* [Task directions]
Exclude the pictures, and otherwise reproduce the data in full.

* [Collected material]
<<<<

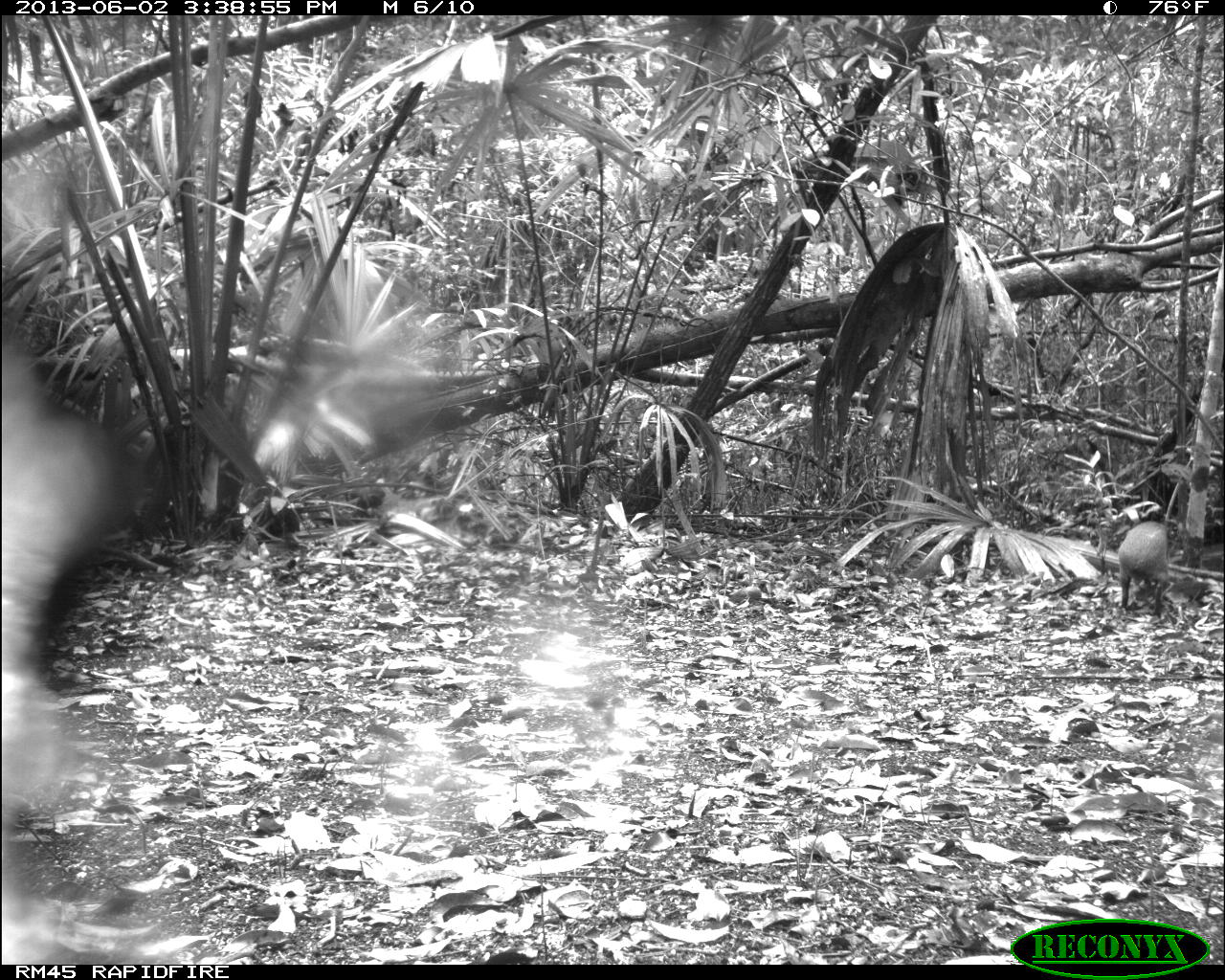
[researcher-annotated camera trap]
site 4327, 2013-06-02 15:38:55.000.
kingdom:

>>>>

* [Exercise result]
[researcher-annotated camera trap]
site 4327, 2013-06-02 15:38:55.000.
kingdom:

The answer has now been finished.